Perante esta disposição táctica, agiram os Partos como se pedia que agissem:
cercando-os e disparando flechas indiscriminadamente. Ainda que as flechas
inimigas fossem fazendo bastantes feridos, a estratégia de Crassus passava
agora por aguardar que se esgotassem as munições, o que obrigaria a outro tipo
de confrontação. Mais uma vez, a decisão não foi a mais acertada, pois
continuavam a chegar camelos com flechas. Apercebendo-se do erro, reagiu
Crassus em desespero mandando avançar o filho, inicialmente num dos vértices do
quadrado. Com 1300 cavalos, 500 arqueiros e cerca de 4000 mil unidades de
infantaria, o filho de Crassus perseguiu um grupo de partos que se juntou a um
maior, caindo assim numa emboscada e perdendo a vida.
Quando a noite
chegou, os romanos continuavam cercados, incapazes de desfazer a disposição
defensiva inicial, e os Partos recuaram e acamparam por perto. À fanfarronice e
ao medo sucedeu-se a apatia, e foram os oficiais de Crassus que tiveram de
tomar a decisão de abandonar o campo de batalha, deixando para trás os feridos.

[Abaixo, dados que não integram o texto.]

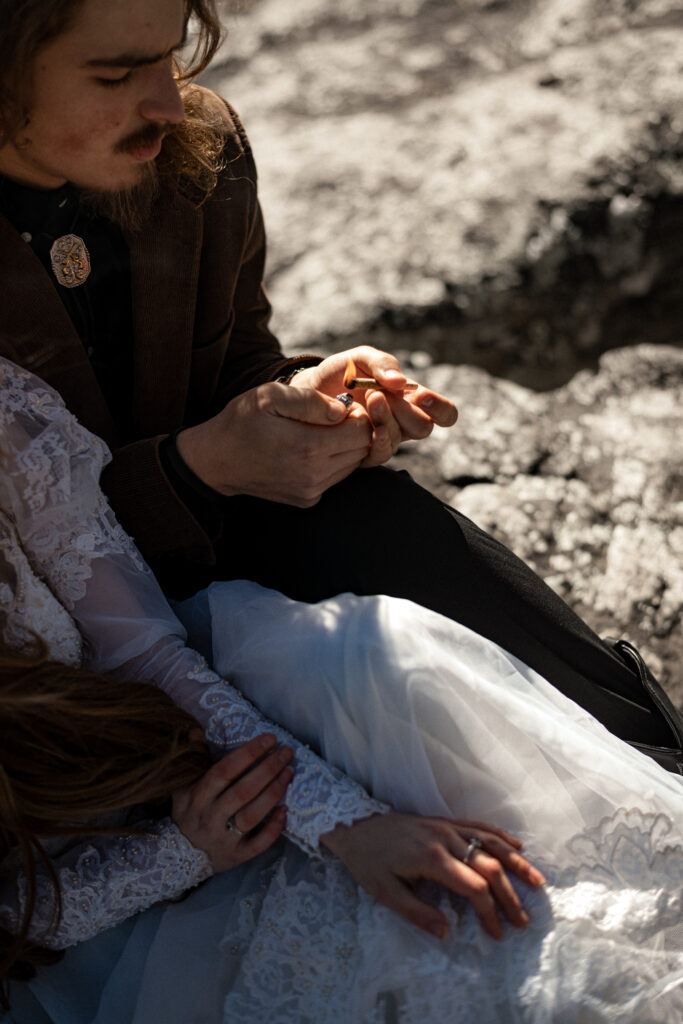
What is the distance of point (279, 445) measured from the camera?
1.37 m

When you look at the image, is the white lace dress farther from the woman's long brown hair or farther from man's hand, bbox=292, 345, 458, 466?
man's hand, bbox=292, 345, 458, 466

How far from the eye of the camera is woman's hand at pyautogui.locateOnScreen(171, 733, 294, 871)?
1230mm

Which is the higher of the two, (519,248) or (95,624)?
(95,624)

Surena, o general parto, não se contentava, porém, com a estrondosa vitória;
queria a cabeça de Crassus. E a cabeça dele teria, bastando para tanto que
lançasse a Crassus o engodo fatal de uma oferta de paz que inimigo algum, não
podendo já ser derrotado, assim de mão beijada concederia. A espectacular
derrota do exército de Crassus e a sua própria vida seriam preço suficiente a
pagar pelos erros tácticos da fatídica batalha de Carras, acaso não lhe
guardasse uma última armadilha o misterioso processo pelo qual os nomes se
imortalizam: para sempre Crassus ficou ligado à estupidez do que fez, pois
recorda as incidências da campanha militar contra os Partos, talvez sem o
saber, quem quer que vulgarmente se disponha a usar a expressão "erro
crasso". É, pois, um "erro crasso" todo o erro clamoroso, como
clamorosos foram os erros que Crassus cometeu, fosse por ter confiado em
demasia na superioridade numérica das suas tropas e no seu valor militar, fosse
por ter subestimado
um inimigo bem preparado, fosse por ter ignorado conselhos de oficiais experimentados,
acatando-os, porém, de desconhecidos que lhe diziam o que queria ouvir, fosse
por não ter respeitado
alguns dos procedimentos militares mais básicos, fosse por ter sido
incapaz de corrigir erros iniciais, de se adaptar a circunstâncias inesperadas
ou de raciocinar sob pressão, fosse, em suma, por tudo aquilo que contribuiu
para que assim estupidamente capitulasse.